In her book, Bennett identifies many kinds of building relations and articulates features they all share. She takes up the philosophically much-debated nature of causation and argues that causation, the idea that one thing happens because of another, is not unlike the relation between a table and its parts.
“Philosophers have tended to talk about these relations as being synchronic, atemporal. The table is solid because of the features of its parts, which obtains at an instant,” Bennett says. “And they have argued causation is different because causation happens over time. If I throw a rock and break a window, there’s an event and then a bunch of intermediate events, the rock sailing through the air, and then this event of the window breaking. It takes place over an interval of time.”
“The ideal norm in our field is a kind of constructive, non-hostile raising of objections. And you as a philosopher and a thinker often have to revise in light of those discussions.”

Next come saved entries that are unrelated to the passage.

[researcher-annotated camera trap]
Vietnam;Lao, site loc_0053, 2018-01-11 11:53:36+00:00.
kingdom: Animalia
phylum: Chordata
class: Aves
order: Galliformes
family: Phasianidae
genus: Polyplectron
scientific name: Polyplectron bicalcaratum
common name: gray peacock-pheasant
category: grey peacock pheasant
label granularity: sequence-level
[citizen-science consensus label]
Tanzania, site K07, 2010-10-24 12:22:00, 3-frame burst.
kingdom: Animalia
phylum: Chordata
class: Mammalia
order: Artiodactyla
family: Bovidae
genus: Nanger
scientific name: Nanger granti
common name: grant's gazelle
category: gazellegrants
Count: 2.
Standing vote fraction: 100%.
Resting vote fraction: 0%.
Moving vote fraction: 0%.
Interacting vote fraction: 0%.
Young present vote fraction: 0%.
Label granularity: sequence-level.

The fact that the table is solid in virtue of the relations among constituent atoms is not exactly atemporal, Bennett argues. The solidness of the table doesn’t happen instantly. “It’s really just this simplistic philosophical myth to be thinking as though many of these relations obtain instantly,” she says.
Bennett uses these building relations to define what it means for something to be fundamental, or more fundamental than something else. She discusses a number of possibilities but argues that the patterns in building relations account for what makes something more or less fundamental. “Like the reason the table is less fundamental than the little particles zipping around is precisely the fact that the table is built from those particles,” Bennett says.
This leads her to argue for an expanded definition of metaphysics itself, which is often described as the study of the fundamental nature of reality, or fundamental being. “There’s a famous phrase from a philosopher, William van Orman Quine, about having a taste for desert landscapes. Some philosophers want to make do with as few entities and things as they can. So they say that there isn’t really a table here. All there is are the bits,” Bennett says.
She disagrees, arguing that the nature of reality and inquiries into that reality must include the nonfundamental, the built things. “And there are various nonfundamental things that are perfectly good topics for metaphysical inquiry,” she says.
The Rigor of Philosophy
Humanities can seem uncollaborative compared to the sciences, with individual scholars often writing books and articles with only one name across the top. However, in many humanities fields, philosophy included, there’s an infrastructure of rigorous give-and-take between colleagues before work sees publication.
In philosophy, it’s generally expected that scholars will present work-in-progress at talks or conferences. They present their work for an hour and then field questions for another hour. These are not soft-ball questions. “The ideal norm in our field is a kind of constructive, non-hostile raising of objections,” Bennett says. “And you as a philosopher and a thinker often have to revise in light of those discussions.”
Philosophy is known for this kind of rigorous debate, and it’s one of the things Bennett values about the field. It’s also one of the reasons philosophy majors are so versatile. “Philosophy teaches really solid critical thinking and reading skills, and the ability to identify the structure of an argument and to assess that argument,” Bennett says. “Our undergraduate majors can go off and do everything.”